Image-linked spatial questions
>> start

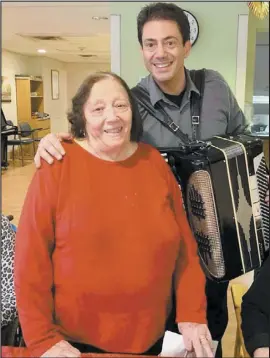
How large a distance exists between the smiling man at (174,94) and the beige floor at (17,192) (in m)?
0.07

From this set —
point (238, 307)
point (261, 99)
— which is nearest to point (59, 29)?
point (261, 99)

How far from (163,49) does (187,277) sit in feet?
1.81

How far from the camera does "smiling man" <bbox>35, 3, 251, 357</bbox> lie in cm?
98

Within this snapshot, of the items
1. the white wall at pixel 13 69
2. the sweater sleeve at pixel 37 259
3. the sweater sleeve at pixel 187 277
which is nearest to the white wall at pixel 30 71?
the white wall at pixel 13 69

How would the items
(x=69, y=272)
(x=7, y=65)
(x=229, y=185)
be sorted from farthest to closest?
(x=7, y=65)
(x=229, y=185)
(x=69, y=272)

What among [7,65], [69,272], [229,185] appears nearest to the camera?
[69,272]

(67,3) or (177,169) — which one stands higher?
(67,3)

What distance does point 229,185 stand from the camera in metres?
1.02

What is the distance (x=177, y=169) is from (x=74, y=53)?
46cm

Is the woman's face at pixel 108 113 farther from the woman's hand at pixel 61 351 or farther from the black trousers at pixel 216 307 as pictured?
the black trousers at pixel 216 307

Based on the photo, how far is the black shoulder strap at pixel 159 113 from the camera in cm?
105

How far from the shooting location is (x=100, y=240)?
2.79ft

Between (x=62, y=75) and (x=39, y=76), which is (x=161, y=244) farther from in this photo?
(x=39, y=76)

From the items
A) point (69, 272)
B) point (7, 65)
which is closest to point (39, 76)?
point (7, 65)
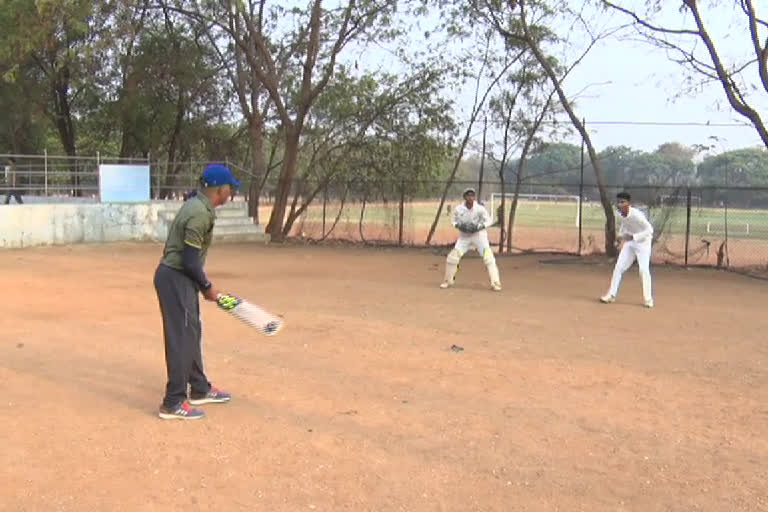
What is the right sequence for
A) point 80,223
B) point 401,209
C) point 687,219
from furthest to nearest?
point 401,209 < point 80,223 < point 687,219

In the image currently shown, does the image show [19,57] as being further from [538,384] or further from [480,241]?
[538,384]

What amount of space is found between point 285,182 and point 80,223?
5666 mm

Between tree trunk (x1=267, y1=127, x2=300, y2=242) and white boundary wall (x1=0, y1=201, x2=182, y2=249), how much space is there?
290 centimetres

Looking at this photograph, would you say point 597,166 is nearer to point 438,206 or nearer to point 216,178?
point 438,206

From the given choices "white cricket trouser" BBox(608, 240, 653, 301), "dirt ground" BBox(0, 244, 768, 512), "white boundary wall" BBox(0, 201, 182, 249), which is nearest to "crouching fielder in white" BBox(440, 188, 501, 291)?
"dirt ground" BBox(0, 244, 768, 512)

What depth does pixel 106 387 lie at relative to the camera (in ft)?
18.9

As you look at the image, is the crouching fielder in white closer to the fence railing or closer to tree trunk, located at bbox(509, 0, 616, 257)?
the fence railing

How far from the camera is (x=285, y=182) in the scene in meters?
20.7

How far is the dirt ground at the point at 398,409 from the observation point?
3922 mm

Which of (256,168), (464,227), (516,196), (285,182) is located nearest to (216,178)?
(464,227)

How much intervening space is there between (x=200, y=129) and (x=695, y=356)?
70.2ft

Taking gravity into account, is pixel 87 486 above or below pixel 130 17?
below

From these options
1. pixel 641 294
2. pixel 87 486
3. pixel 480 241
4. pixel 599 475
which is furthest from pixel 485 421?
pixel 641 294

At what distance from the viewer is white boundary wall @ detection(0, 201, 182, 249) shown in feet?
57.6
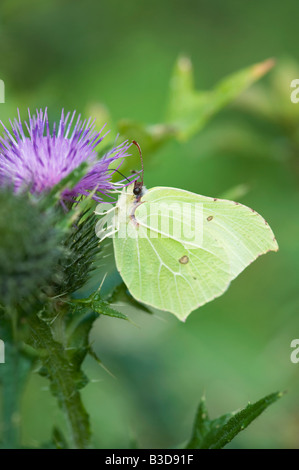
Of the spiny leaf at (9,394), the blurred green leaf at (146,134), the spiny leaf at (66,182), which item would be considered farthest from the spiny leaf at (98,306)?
the blurred green leaf at (146,134)

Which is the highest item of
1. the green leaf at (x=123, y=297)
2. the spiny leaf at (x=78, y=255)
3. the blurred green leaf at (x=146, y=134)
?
the blurred green leaf at (x=146, y=134)

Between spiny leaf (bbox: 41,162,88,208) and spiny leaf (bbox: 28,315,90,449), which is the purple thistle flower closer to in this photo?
spiny leaf (bbox: 41,162,88,208)

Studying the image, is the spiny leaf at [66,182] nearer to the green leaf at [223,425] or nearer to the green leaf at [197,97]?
the green leaf at [223,425]

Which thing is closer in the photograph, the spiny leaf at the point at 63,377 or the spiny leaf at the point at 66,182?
the spiny leaf at the point at 66,182

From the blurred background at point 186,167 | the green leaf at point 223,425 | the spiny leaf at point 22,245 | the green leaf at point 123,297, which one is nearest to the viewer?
the spiny leaf at point 22,245

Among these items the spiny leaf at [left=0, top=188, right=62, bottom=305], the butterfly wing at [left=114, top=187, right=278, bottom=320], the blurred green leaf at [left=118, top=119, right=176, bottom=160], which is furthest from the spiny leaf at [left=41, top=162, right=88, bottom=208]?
the blurred green leaf at [left=118, top=119, right=176, bottom=160]

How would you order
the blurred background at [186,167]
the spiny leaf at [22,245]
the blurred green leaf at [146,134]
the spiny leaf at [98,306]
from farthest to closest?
the blurred background at [186,167], the blurred green leaf at [146,134], the spiny leaf at [98,306], the spiny leaf at [22,245]
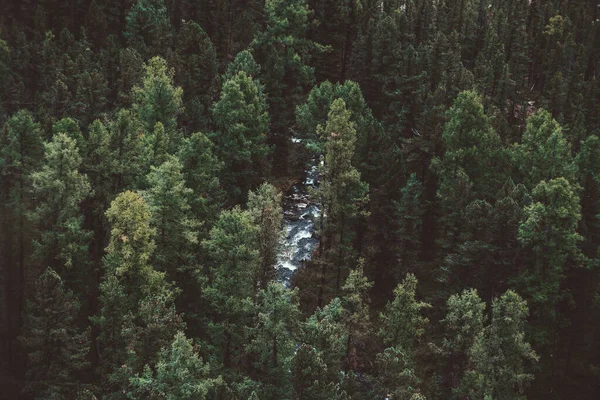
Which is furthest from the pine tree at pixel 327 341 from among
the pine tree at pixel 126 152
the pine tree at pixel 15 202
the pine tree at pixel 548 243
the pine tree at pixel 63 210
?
the pine tree at pixel 15 202

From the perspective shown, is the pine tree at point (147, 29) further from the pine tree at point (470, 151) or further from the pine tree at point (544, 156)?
the pine tree at point (544, 156)

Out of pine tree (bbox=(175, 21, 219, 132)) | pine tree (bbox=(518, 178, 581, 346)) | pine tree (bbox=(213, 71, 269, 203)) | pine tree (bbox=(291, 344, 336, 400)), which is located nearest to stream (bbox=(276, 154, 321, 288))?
pine tree (bbox=(213, 71, 269, 203))

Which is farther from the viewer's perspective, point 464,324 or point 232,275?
point 232,275

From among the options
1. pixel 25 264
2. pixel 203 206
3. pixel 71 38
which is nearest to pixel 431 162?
pixel 203 206

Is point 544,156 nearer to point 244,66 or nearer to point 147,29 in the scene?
point 244,66

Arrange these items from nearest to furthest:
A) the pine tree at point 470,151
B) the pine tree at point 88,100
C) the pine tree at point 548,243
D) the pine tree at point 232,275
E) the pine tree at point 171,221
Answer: the pine tree at point 232,275, the pine tree at point 171,221, the pine tree at point 548,243, the pine tree at point 470,151, the pine tree at point 88,100

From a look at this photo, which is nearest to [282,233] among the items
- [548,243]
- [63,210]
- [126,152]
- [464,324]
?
[464,324]

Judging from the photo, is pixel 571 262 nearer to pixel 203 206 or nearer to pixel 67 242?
pixel 203 206
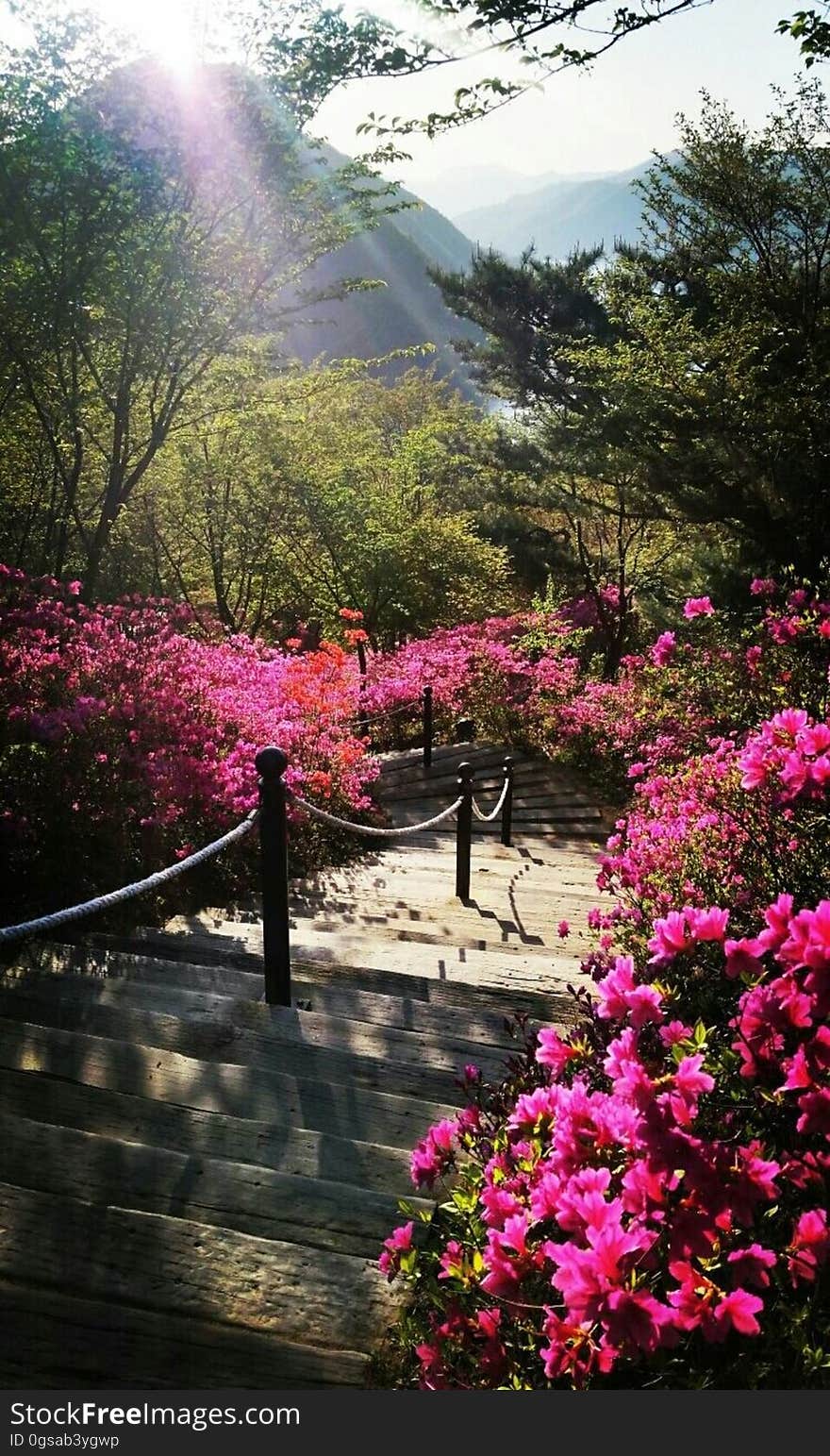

>> end

▶ _Work required_
Render the stretch from the start of the records above through the line containing "290 centimetres" as a JSON list of strings, with one string per line and blank lines omitted. Leave the pictures out of the answer.

▶ _Result of the task_
[
  "How large a distance exists between the smiling man at (174,94) and the beige floor at (17,192) (in m)?",
  "0.07",
  "From this set —",
  "point (238, 307)",
  "point (261, 99)",
  "— which is nearest to point (59, 29)?",
  "point (261, 99)",
  "How far from (163,49) does (187,277) sit in feet?",
  "1.81",
  "How far from the camera does \"smiling man\" <bbox>35, 3, 251, 357</bbox> lie in cm?",
  "98",
  "Within this snapshot, of the items",
  "1. the white wall at pixel 13 69",
  "2. the sweater sleeve at pixel 37 259",
  "3. the sweater sleeve at pixel 187 277",
  "which is nearest to the white wall at pixel 30 71?",
  "the white wall at pixel 13 69",
  "How would the items",
  "(x=69, y=272)",
  "(x=7, y=65)",
  "(x=229, y=185)",
  "be sorted from farthest to closest?",
  "(x=7, y=65)",
  "(x=229, y=185)",
  "(x=69, y=272)",
  "What among [7,65], [69,272], [229,185] appears nearest to the camera?",
  "[69,272]",
  "(67,3) or (177,169) — which one stands higher?",
  "(67,3)",
  "What distance does point 229,185 stand from the camera in metres?",
  "1.02",
  "What is the distance (x=177, y=169) is from (x=74, y=53)?",
  "46cm",
  "Is the woman's face at pixel 108 113 farther from the woman's hand at pixel 61 351 or farther from the black trousers at pixel 216 307 as pictured?",
  "the black trousers at pixel 216 307",
  "Based on the photo, how far is the black shoulder strap at pixel 159 113 from the camera in cm?",
  "105",
  "How far from the shooting location is (x=100, y=240)?",
  "2.79ft",
  "Between (x=62, y=75) and (x=39, y=76), which is (x=161, y=244) farther from in this photo?",
  "(x=39, y=76)",
  "From the items",
  "A) point (69, 272)",
  "B) point (7, 65)",
  "which is closest to point (39, 76)?",
  "point (7, 65)",
  "What is the right sequence for",
  "A) point 80,223",
  "B) point 401,209",
  "C) point 687,219",
  "from furthest to nearest?",
  "point 401,209 < point 80,223 < point 687,219",
  "In the image currently shown, does the image show [19,57] as being further from [538,384] or further from [480,241]?",
  "[538,384]",
  "What amount of space is found between point 285,182 and point 80,223?",
  "5666 mm",
  "Between tree trunk (x1=267, y1=127, x2=300, y2=242) and white boundary wall (x1=0, y1=201, x2=182, y2=249), how much space is there?",
  "290 centimetres"
]